Patrimoine

DESCRIPTION

Située en bordure du Grand Morin, à 4 km de Coulommiers, la commune est traversée par la R.D.934. Cet axe divise les hameaux de "la Belle Idée" et de "Voisins".

Sur son territoire sont répertoriés 25 hameaux. Ils contribuent chacun en fonction de sa situation au développement du bourg.

LES HAMEAUX

La plupart de ceux-ci ne sont constitués que de quelques maisons, ils ressemblent davantage à un lieu-dit qu’à une agglomération. Les plus importants sont :

BOUSSOIS, qui fort de ses récents lotissements forme une agglomération de jeunes ménages.

COUBERTIN, où se trouvait un château dans la vallée. Il n’en reste aucune trace. Au 19ème siècle, 2 moulins fonctionnaient sur le Morin. Plus tard, l’un de ceux-ci fut converti en chamoiserie.

LA BELLE IDEE, s’étire le long de la R.D.934 à proximité de BOIS-GUYOT.

LES COURROIS et les PARRICHETS, sont deux hameaux importants qui se jouxtent. Leurs pentes étaient couvertes de vigne en 1900 et leur vin aigrelet alimentait la région parisienne. C’est la raison pour laquelle, la Saint Vincent y est encore célébrée en janvier de chaque année.

MITHEUIL autre hameau important, possédait également de nombreux vignobles sur ses côteaux au début du 20ème siècle.

A TRIANGLE, contigu à Coulommiers, se trouvent encore les bâtiments du Moulin Trochard, qui à l’époque de leur construction étaient sur MOUROUX.

VOISINS, traversé par la R.D.934, est contigu à MONTMARTIN. Il n’y a pas si longtemps on y célébrait encore la fête de la Trouss’Cott à la fin de l’été.

L’aérodrome de COULOMMIERS-VOISINS, est implanté en grande partie sur son territoire. L’ancien moulin de la Grande Roue se trouvait également à Voisins.

L’ÉGLISE

Édifiée au cours du 13ème siècle, le sanctuaire serait du 15ème siècle. Son patron est Saint Rémi, évêque de REIMS. Composée de trois nefs, elle possède un porche de style roman. Elle renferme une curieuse peinture du baptême de Clovis.

Aujourd’hui, une zone commerciale et artisanale a été créée sur le territoire de la commune.

IL Y A BIEN LONGTEMPS...

Des fouilles menées dans les années 1960 démontrent l’occupation du sol de Mouroux depuis le paléolithique. Selon certains, l’homme aurait occupé sans discontinuité son territoire.

L’église paroissiale est fondée au XIIIe siècle. Les textes indiquent que l’abbaye de Faremoutiers avait la haute justice sur Mouroux et qu’elle y possédait plusieurs biens.

Mouroux est divisé en plusieurs fiefs, dont l’un détenu par les Caumartin.
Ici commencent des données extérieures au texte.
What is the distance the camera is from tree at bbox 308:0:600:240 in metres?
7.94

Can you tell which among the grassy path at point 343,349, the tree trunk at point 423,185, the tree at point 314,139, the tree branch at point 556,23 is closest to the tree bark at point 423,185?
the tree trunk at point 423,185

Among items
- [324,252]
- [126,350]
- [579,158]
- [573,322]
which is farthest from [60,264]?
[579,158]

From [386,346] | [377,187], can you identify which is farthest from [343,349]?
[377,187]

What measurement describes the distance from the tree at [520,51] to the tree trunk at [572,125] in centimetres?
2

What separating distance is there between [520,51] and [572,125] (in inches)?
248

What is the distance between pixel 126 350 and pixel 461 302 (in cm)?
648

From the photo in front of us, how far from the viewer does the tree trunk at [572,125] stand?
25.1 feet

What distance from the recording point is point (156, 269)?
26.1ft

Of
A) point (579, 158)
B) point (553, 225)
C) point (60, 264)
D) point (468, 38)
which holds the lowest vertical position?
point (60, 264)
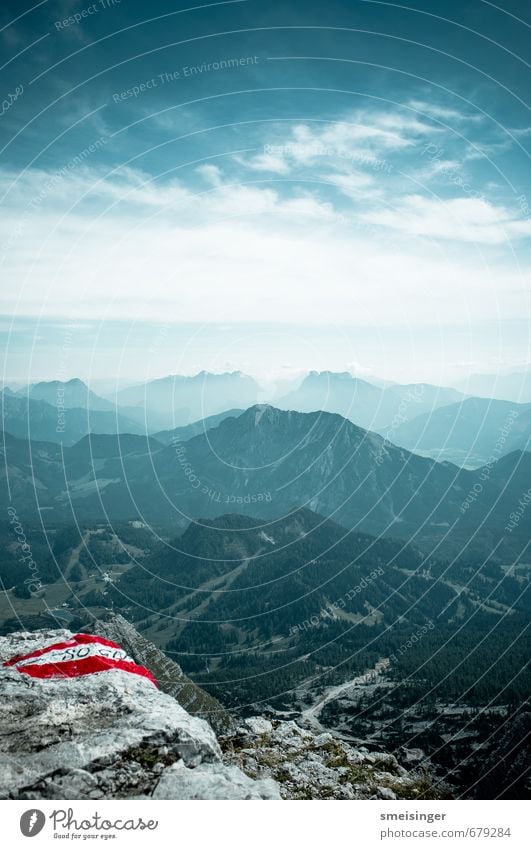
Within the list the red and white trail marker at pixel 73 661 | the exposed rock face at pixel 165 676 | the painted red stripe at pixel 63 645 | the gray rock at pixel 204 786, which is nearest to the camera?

II semble qu’il y ait eu un château, signalé par Anatole Dauvergne, érudit du XIXe siècle.

Ce village eut probablement à subir les guerres et bouleversements qui ont marqué la région.
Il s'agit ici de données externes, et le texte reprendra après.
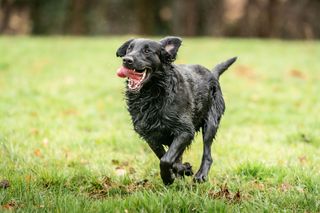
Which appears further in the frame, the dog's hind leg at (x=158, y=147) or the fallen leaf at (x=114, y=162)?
the fallen leaf at (x=114, y=162)

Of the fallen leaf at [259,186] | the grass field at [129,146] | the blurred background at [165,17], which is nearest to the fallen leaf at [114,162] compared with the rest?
the grass field at [129,146]

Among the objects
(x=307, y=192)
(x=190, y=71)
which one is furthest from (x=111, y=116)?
(x=307, y=192)

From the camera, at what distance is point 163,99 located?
15.3 feet

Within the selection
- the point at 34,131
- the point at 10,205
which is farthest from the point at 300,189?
the point at 34,131

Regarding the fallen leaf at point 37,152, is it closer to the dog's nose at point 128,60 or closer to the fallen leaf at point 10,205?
the fallen leaf at point 10,205

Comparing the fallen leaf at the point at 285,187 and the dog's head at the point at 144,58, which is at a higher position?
the dog's head at the point at 144,58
ORIGINES DU NOM DE LA COMMUNE

Au cours de son histoire, MOUROUX, aurait porté plusieurs variantes du nom. C’est ainsi qu’entre 1145 et 1154 il s’appelait MORO en 1190, pour redevenir MOUROU en 1528 et 1684.

MOUROUX serait l’interprétation de « lieu de baies, de ronces ».

Les limites territoriales de MOUROUX furent définitivement établies avec Coulommiers par la loi du 18 juin 1843 et avec Pommeuse, par l’ordonnance du 19 juillet 1926.

LES MOULINS

Au nombre de 5, ils étaient construits au bord du Morin ou de ru important.

Au 19ème siècle, M. ABEL Leblanc était propriétaire des deux moulins de Montreux.

Ces deux moulins se trouvaient à la place de l’usine des couverts de Mouroux, créée en 1890 par Louis Ravinet. Cet établissement occupa pendant près d’un siècle une grande partie de la main d’œuvre de la commune.

Le moulin de Coubertin et les deux moulins Trochard faisaient le même tonnage de farine, soit 2250 kg/jour. Ils alimentaient PARIS.

Le moulin de la Grande Roue à Voisins ou moulin de la Gigardelle disparut en 1769.
Il était mû par l’énergie fournie par un ru appelé « la Fontaine de la Gigardelle », d’où son nom. Il alimentait Mouroux et sa région.